____ Sezione del documento

Un mondo senza Buy Back

Pubblicato 10.04.2019, 09:33
Aggiornato 09.07.2023, 12:32

Sono ormai anni che sul mercato azionario americano (e non solo) si è diffusa una moda chiamata “buy back azionario”. Tale pratica consiste nel riacquisto da parte delle società delle proprie azioni (spesso indebitandosi) allo scopo di ridurre il numero di azioni in circolazione ed aumentare il c.d. EPS (earning per share o utile per azione).

Recentemente questa pratica è sempre più sotto la lente dei regolatori ed oggetto di dibattito politico. Secondo alcuni, essa sarebbe un modo artificioso (ma molto efficace) per manipolare i dati del mercato, creando anche squilibri importanti tra domanda effettiva di azioni e domanda potenziale.

Su questo tema Goldman Sachs ha recentemente condotto uno studio i cui risultati sono a dir poco preoccupanti.

________

• _Attività da svolgere_
**A.** Rispondi a queste domande sul testo sul buy back:
(i) Quale numero si vuole ridurre con il riacquisto delle azioni?
(ii) Chi ha condotto lo studio sul tema?
(iii) In che data è stato aggiornato il testo?
**B.** Elenca tutte le date e tutti gli orari presenti nel testo sul buy back.
**C.** Indica se ogni affermazione concorda con il testo sul buy back. Rispondi sì o no e cita le parole del testo che lo decidono.
(i) Il buy back consiste nel riacquisto delle proprie azioni da parte delle società.
(ii) La pratica si è diffusa solo sul mercato azionario americano.
(iii) I risultati dello studio sono rassicuranti.
Il materiale non serve per questo lavoro.

____ I dati

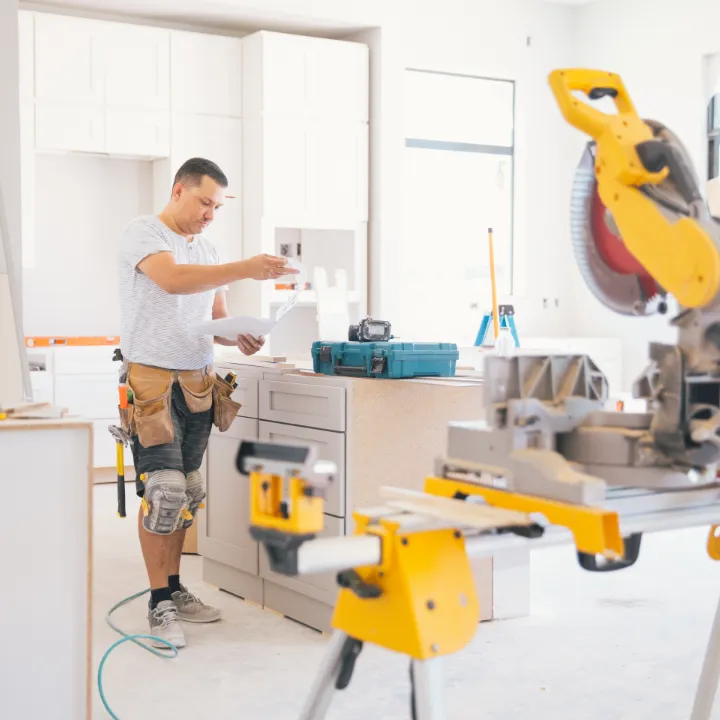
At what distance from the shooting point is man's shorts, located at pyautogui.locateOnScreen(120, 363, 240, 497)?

________

• _Soluzioni dell'esercizio_
**A.**
(i) Il numero di azioni in circolazione.
(ii) Goldman Sachs.
(iii) Il 09.07.2023.

**B.**
10.04.2019
09:33
09.07.2023
12:32

**C.**
(i) Sì: "riacquisto da parte delle società delle proprie azioni"
(ii) No: "sul mercato azionario americano (e non solo)"
(iii) No: "i cui risultati sono a dir poco preoccupanti"